OPINION OF THE COURT
Petitioner has commenced this habeas corpus proceeding to test the validity of a parole revocation hearing determined adversely to him and by reason of which he has been recommitted to the Department of Correctional Services.
Respondents by their return and answer contend, inter alia, that habeas corpus is an inappropriate remedy and that petitioner has failed to exhaust his administrative remedies. Neither contention is legally tenable (People ex rel. Van Fosson v Dillon, 72 AD2d 166; People ex rel. Newcomb v Metz, 64 AD2d 219).
Petitioner contends, on information and belief, that the special parole condition that he has been found to have violated was imposed upon him by his Parole Officer without prior consultation and approval by the Senior Parole Officer and further that the Parole Officer did not write a memorandum supporting the need for said condition and make it a part of the folder. That allegation is founded *689upon a memorandum dated April 10, 1980 and issued by the Division of Parole. Insofar0as is pertinent the memorandum provides:
“c. Imposition of Special Conditions of Release Subsequent to Release.
“After an individual has been released from a state facility, the Parole Officer may impose special conditions after review of the file and discussion with the Senior Parole Officer concerning the case * * *
“If special conditions are imposed by field staff, those conditions are to be the subject of a separate memorandum to the folder, and the rationale for the imposition of those conditions must be a part of that memorandum. The memorandum is to be initialed by the Senior Parole Officer indicating his or her approval of the special conditions imposed.”
Respondents by their return and answer make no reference to the aforesaid allegation by the petitioner. Instead they merely advise in a covering letter that they have not included any reference to the administrative directive since it is merely an internal methodology and would not be deemed a rule or regulation.
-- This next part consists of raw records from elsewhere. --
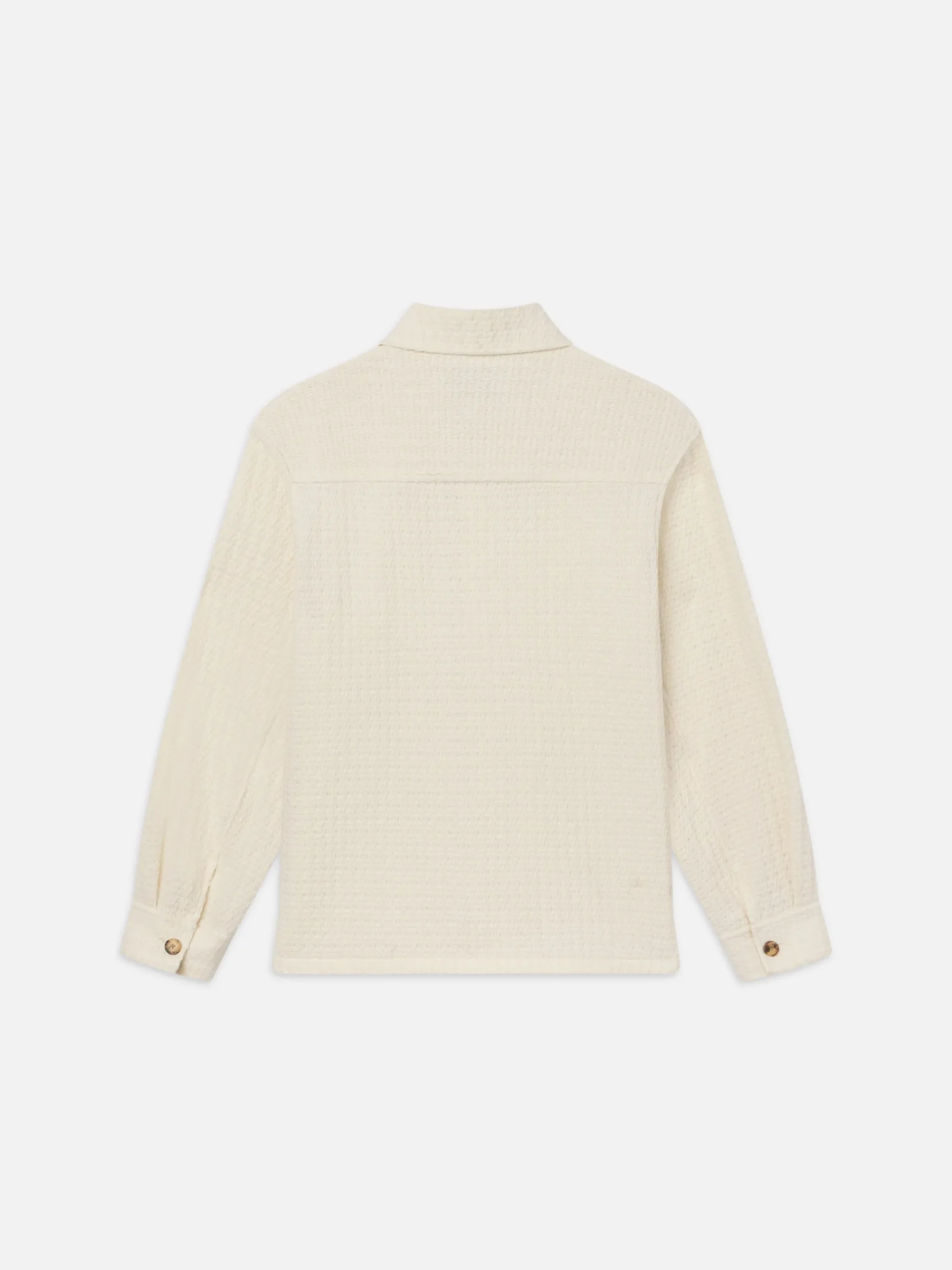 FRAME Textured Shirt Jacket in Off White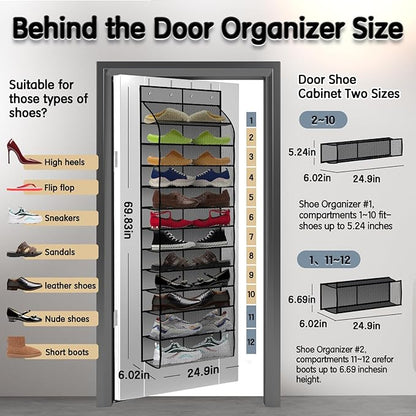 Kotkn Over The Door Shoe Organizer with 12 Large Breathable Pockets - Durable Hanging Storage for the Entire Family's Shoes (Gray)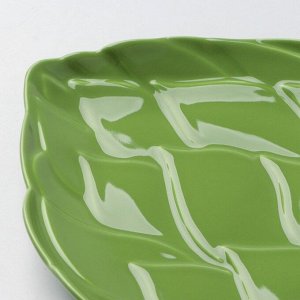 Тарелка керамическая «Артишоки», зелёная, 20 х 17 см, цвет зелёный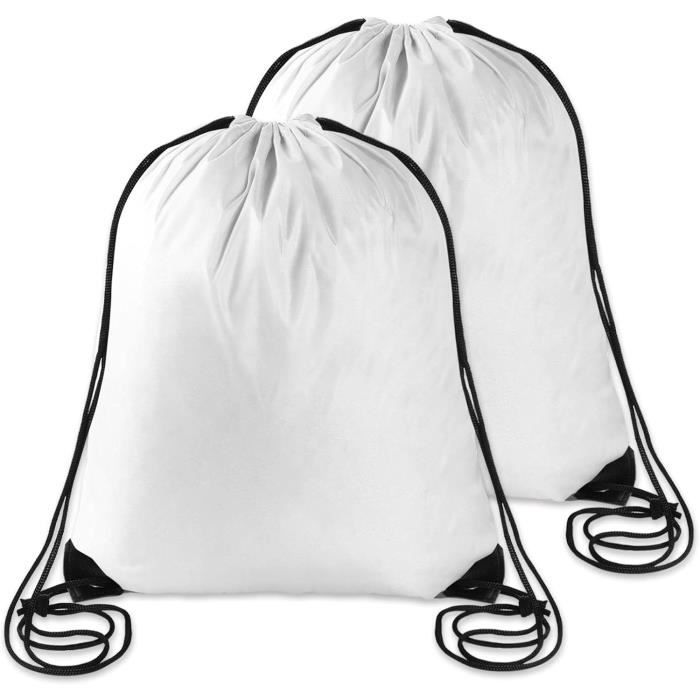 Lot De 2 Sacs Cordon De Serrage En Poly thyl ne Blanc Avec Cordon De Serrage Pour Sport Gym Voyage Natation Blanc. 40 H1612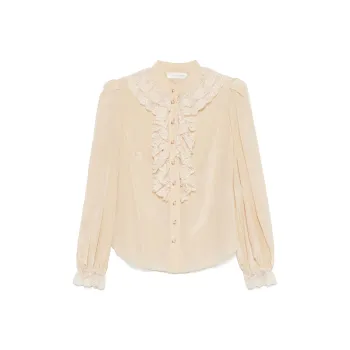 Zimmermann Buttoned Round Neck Top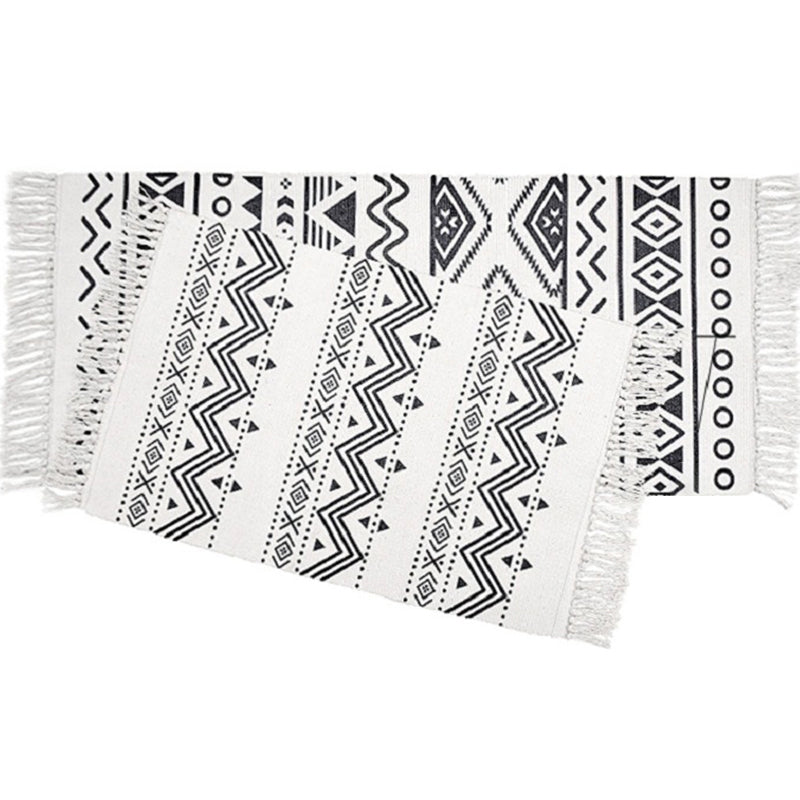 Casual Multicolor Western Rug Cotton Blend Geometric Area Rug Machine Washable Woven Carpet with Tassel for Living Room Clearhalo 'Area Rug' 'Rugs' 'Southwestern' Rug' 2250087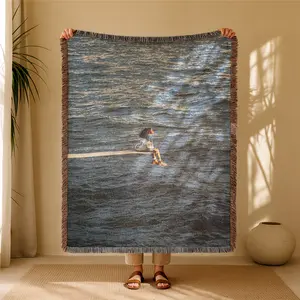 Watch The Sea Bohemian Yarn Jacquard Woven Blanket with Tassel, Thick Soft Washable Blanket, Used for Home Decor Sofa Chair Bed Tapestry Tablecloth Floor Garden Picnic Outdoor Camping
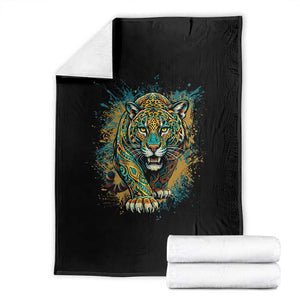 Mandala Spiritual Jaguar Zen Art Throw Blanket TS11 Black Print Your Wear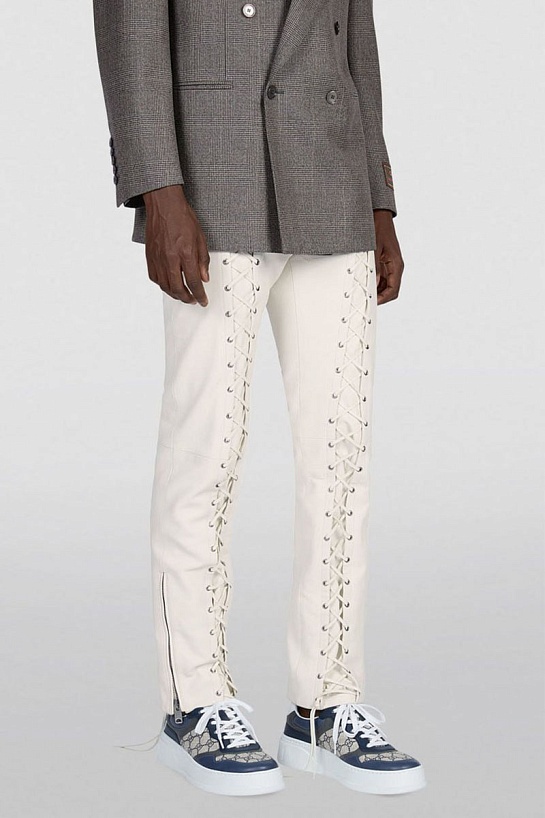 Мужские кожаные кроссовки Gucci - Grey / Blue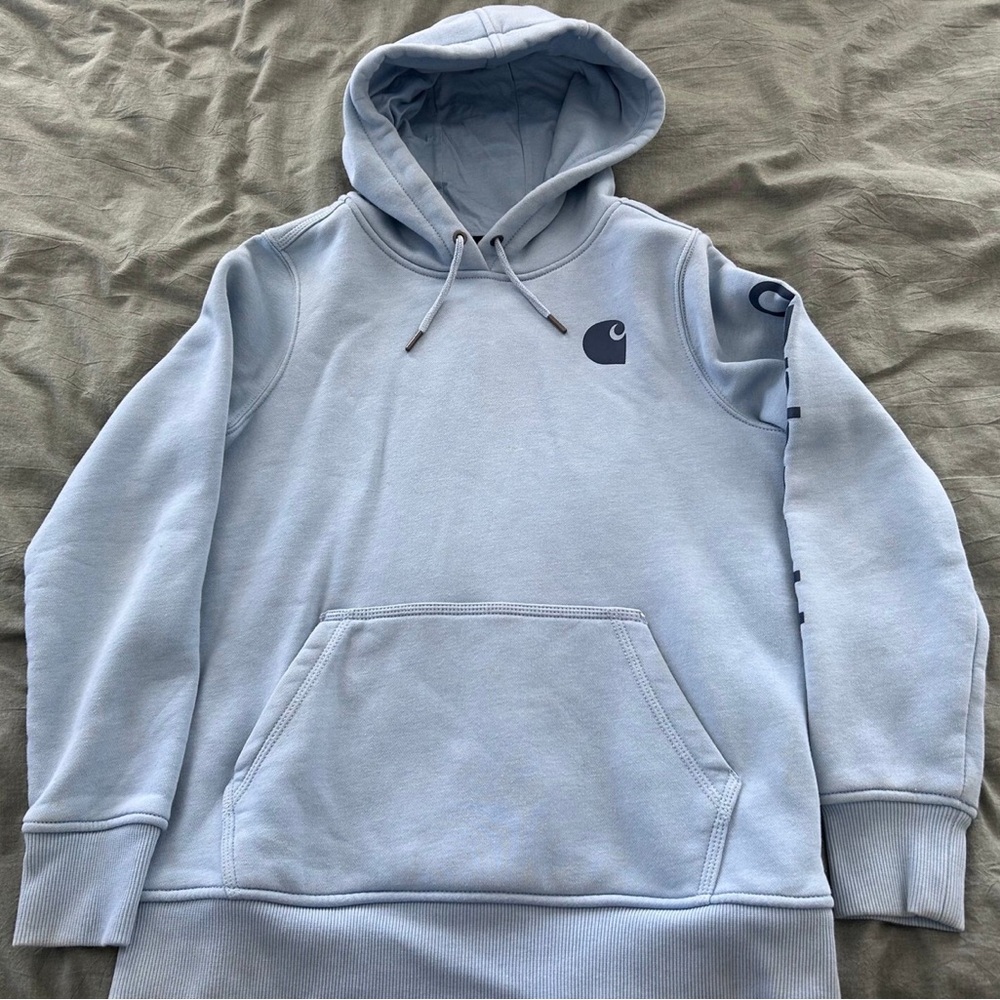 Carhartt Light Blue Women’s Hooded Sweatshirt with Logo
The central issue in this proceeding, therefore, is whether the above-mentioned memorandum and the quoted language therefrom constitutes a rule or regulation made by the Division or whether it simply relates to the internal management of the Division. It seems clear to the court that if the memorandum dealt only with the documentation of special conditions imposed upon a releasee it would clearly have only to do with internal management. However, the memorandum is a directive to all division personnel and provides that any special conditions imposed by field staff must be reviewed with the Senior Parole Officer and must be approved by he or she. One obvious reason for such a rule would be to avoid punitive or arbitrary actions on the part of field staff. As such it constitutes a pronouncement delineating field staffs’ powers and formulates a standard of conduct for the future applicable to all field staff which inures to the benefit of releasees (People v Cull, 10 NY2d 123; People v Widelitz, 39 *690Misc 2d 51). It thus constitutes a rule or regulation which the Division must comply‘with (Matter of Johnson v Smith, 83 AD2d 721).
Counsel for respondents contends that this court should not consider the April 10,1980 memorandum in any event, since petitioner did not raise that issue at the final revocation hearing and has thus waived such objection, citing Matter of Guzman v Coughlin (90 AD2d 666); Collazo v Wilmot (75 AD2d 655); and Matter of Hicks v LeFevre (59 AD2d 423). Those cases all involve procedural matters which might have been rectified by the hearing officer had a timely objection been made. In the case at bar, no curative action could have been undertaken by the hearing officer even if petitioner had raised the present contention. Additionally, a fair reading of CPLR 7009 (subd [c]) does not limit the court to review of the proceedings below, but permits it to examine into the cause of the detention and dispose of the proceeding as justice requires. Thus the statute, rather than limiting the court, grants it very broad discretion in regard to its inquiry (see People ex rel. Vallaro v Travis, 65 NYS2d 684).
Accordingly, the writ is granted and the petitioner is restored to parole.